» EXCERPT TO READ

● ● ●

BALTIMORE, MD —The unsolved 1970 murder of Sister Catherine Ann Cesnik, who taught at an all-girls Catholic school near Baltimore, is surrounded with strange mysteries and horrific secrets.
The body of the 26-year-old nun was found January 3, 1970, by hunters, covered in snow near a garbage dump in Lansdowne, Maryland. Cesnik had been beaten to death, and her skull was crushed by an unknown blunt object.
At the time, Cesnik was teaching at Western High, a public high school. She had been at the Archbishop Keough High School since 1965, but in 1969 she applied for permission to take an “exclausation” — which allowed her to live outside the convent and wear “civilian” clothing.
Cesnik was last seen by her roommate, fellow nun Sister Helen Russell Phillips, leaving their apartment at the Carriage House complex on November 7, 1969. Police records show she bought dinner rolls and cashed a paycheck. Concerned when her roommate had not returned by 11 P.M., Sister Helen called two priests, Father Gerald J. “Gerry” Koob and Father Peter McKeon. The two men drove to the Carriage House apartments, where they called police at 1 A.M. to report Cesnik missing.
The priests aroused suspicion when they told police that they decided to take a walk at around 4 A.M. to “calm their nerves,” and found Cesnik’s green Ford Maverick in a nearby parking lot. After Cesnik’s body was found, investigators focused on Koob — especially after they found a romantic letter from Cesnik in his quarters.

● ● ●

» DATASET SECTION
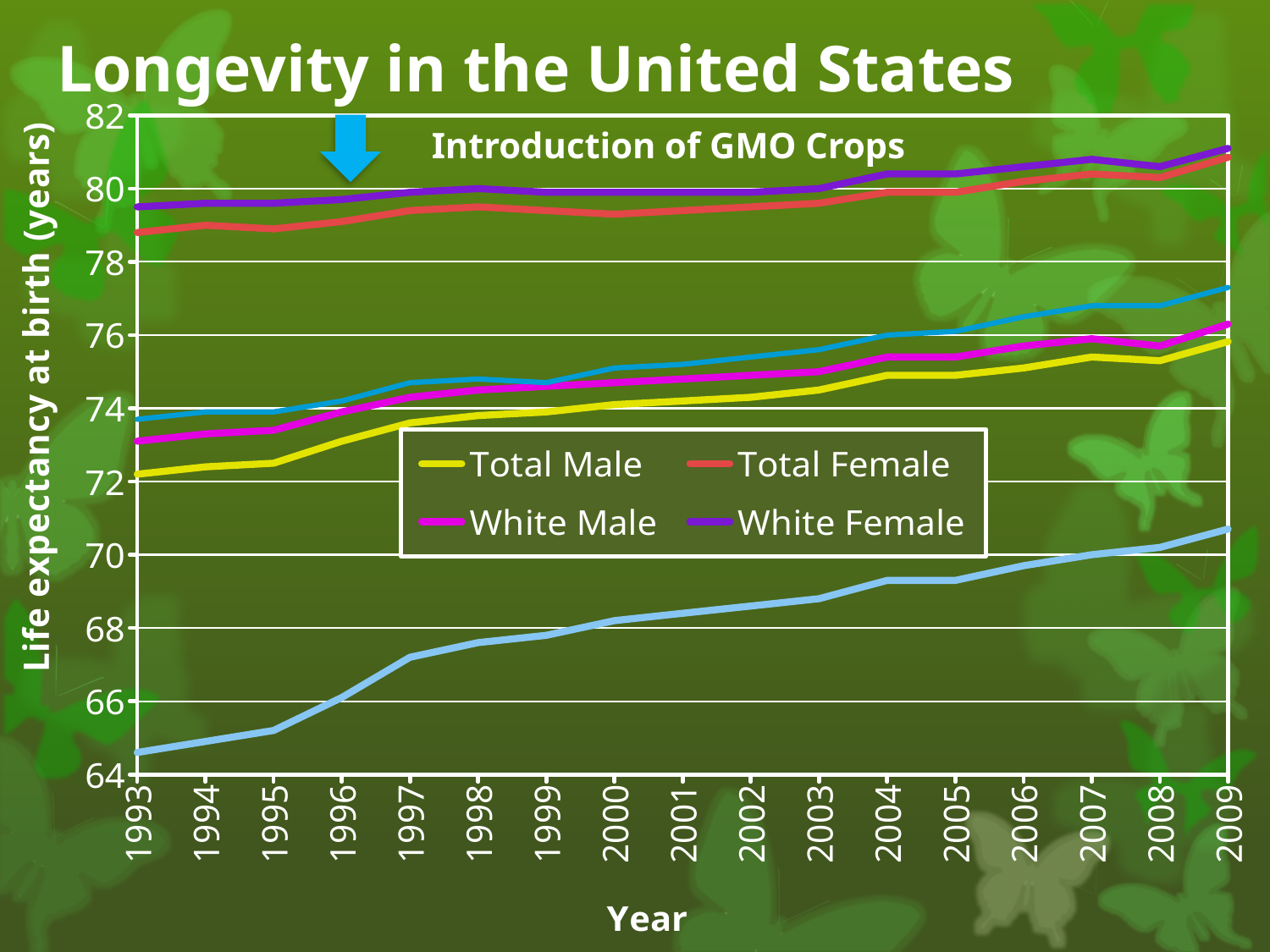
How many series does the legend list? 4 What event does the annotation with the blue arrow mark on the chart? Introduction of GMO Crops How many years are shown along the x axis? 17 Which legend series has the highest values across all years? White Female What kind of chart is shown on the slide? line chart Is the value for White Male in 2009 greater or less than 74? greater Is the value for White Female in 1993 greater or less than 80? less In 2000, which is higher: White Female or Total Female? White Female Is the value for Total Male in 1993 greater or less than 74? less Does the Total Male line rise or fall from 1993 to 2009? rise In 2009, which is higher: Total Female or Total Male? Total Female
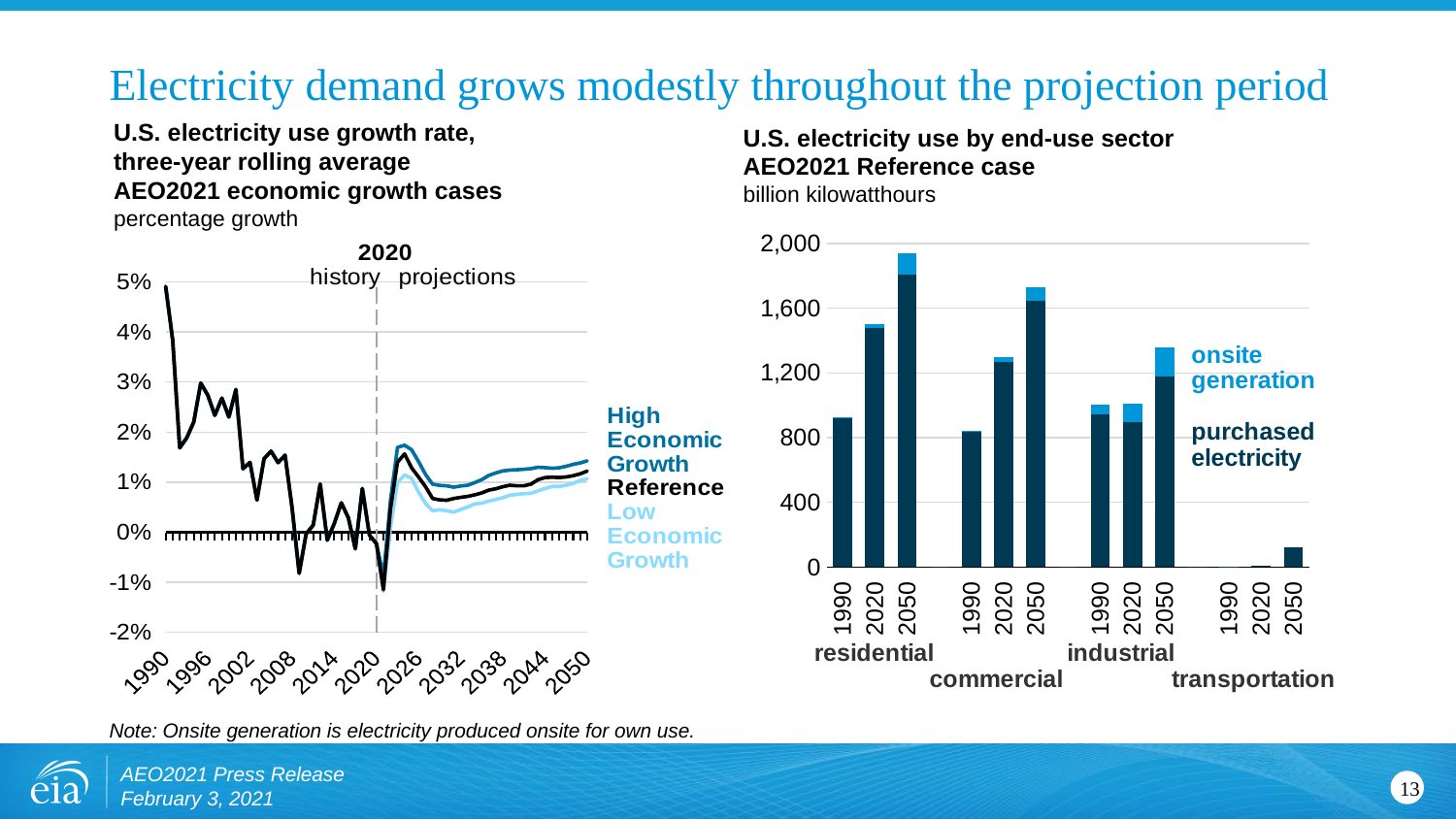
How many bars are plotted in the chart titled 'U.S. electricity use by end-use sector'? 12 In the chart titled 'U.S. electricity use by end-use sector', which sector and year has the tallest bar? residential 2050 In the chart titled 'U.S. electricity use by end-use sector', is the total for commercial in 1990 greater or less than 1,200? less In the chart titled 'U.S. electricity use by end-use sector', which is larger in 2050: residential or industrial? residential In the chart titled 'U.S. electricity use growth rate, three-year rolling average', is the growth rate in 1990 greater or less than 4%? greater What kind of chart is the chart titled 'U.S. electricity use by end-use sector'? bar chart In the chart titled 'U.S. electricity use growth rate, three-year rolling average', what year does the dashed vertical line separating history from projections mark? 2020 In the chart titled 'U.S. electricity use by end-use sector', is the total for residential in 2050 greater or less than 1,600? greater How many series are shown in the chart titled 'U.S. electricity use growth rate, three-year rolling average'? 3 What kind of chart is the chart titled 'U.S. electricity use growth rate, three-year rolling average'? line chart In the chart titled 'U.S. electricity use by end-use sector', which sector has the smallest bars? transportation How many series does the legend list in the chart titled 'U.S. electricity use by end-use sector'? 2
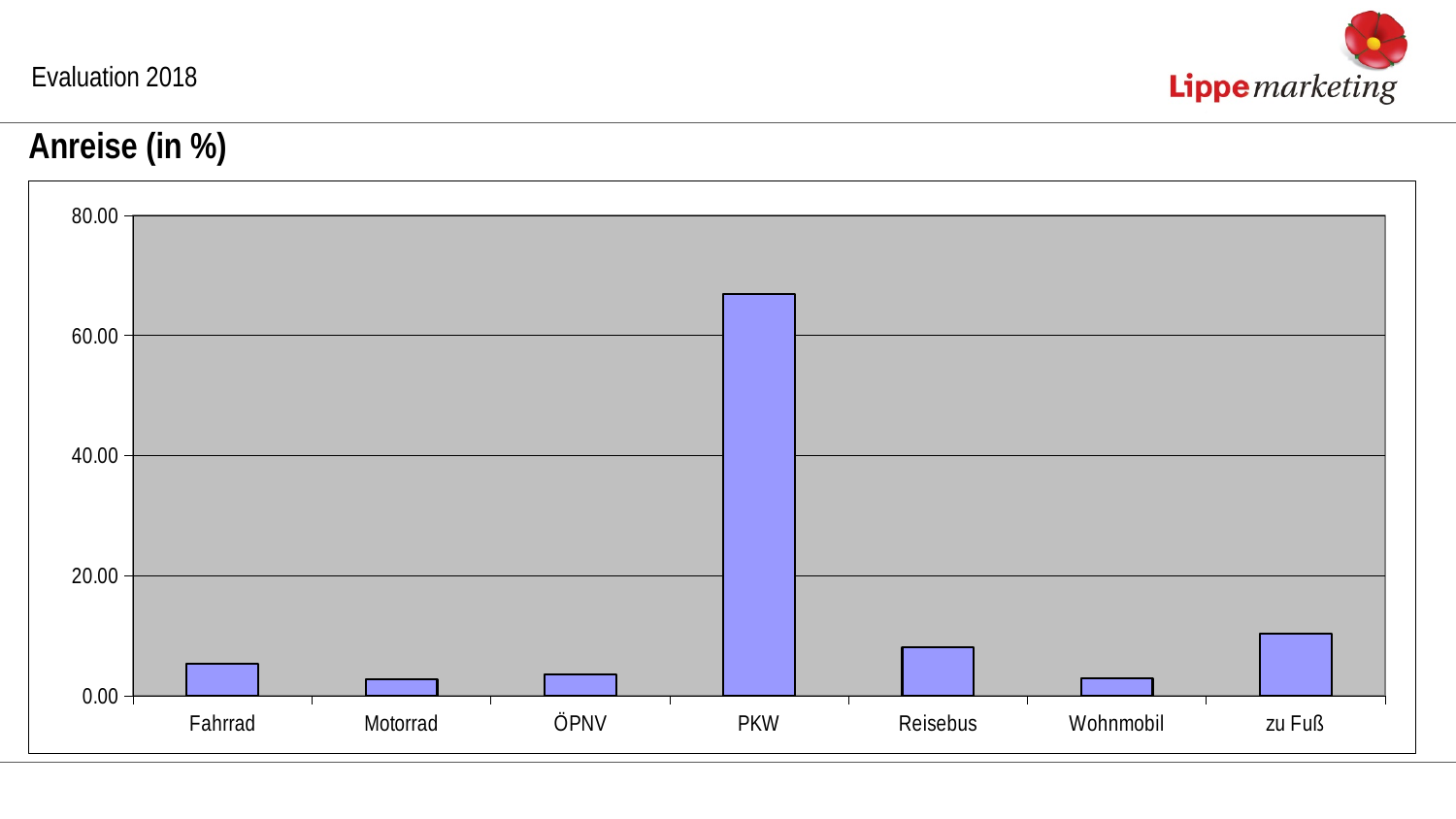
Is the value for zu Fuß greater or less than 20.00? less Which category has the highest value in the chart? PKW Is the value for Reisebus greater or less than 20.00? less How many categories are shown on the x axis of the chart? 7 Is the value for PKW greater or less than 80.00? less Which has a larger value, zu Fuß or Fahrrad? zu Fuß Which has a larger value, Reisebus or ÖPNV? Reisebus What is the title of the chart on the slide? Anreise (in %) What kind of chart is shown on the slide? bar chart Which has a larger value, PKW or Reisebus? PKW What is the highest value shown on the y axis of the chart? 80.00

● ● ●

Return the complete article on the 1970 murder of Sister Catherine Ann Cesnik verbatim, without any alteration.

» TASK OUTPUT
BALTIMORE, MD —The unsolved 1970 murder of Sister Catherine Ann Cesnik, who taught at an all-girls Catholic school near Baltimore, is surrounded with strange mysteries and horrific secrets.
The body of the 26-year-old nun was found January 3, 1970, by hunters, covered in snow near a garbage dump in Lansdowne, Maryland. Cesnik had been beaten to death, and her skull was crushed by an unknown blunt object.
At the time, Cesnik was teaching at Western High, a public high school. She had been at the Archbishop Keough High School since 1965, but in 1969 she applied for permission to take an “exclausation” — which allowed her to live outside the convent and wear “civilian” clothing.
Cesnik was last seen by her roommate, fellow nun Sister Helen Russell Phillips, leaving their apartment at the Carriage House complex on November 7, 1969. Police records show she bought dinner rolls and cashed a paycheck. Concerned when her roommate had not returned by 11 P.M., Sister Helen called two priests, Father Gerald J. “Gerry” Koob and Father Peter McKeon. The two men drove to the Carriage House apartments, where they called police at 1 A.M. to report Cesnik missing.
The priests aroused suspicion when they told police that they decided to take a walk at around 4 A.M. to “calm their nerves,” and found Cesnik’s green Ford Maverick in a nearby parking lot. After Cesnik’s body was found, investigators focused on Koob — especially after they found a romantic letter from Cesnik in his quarters.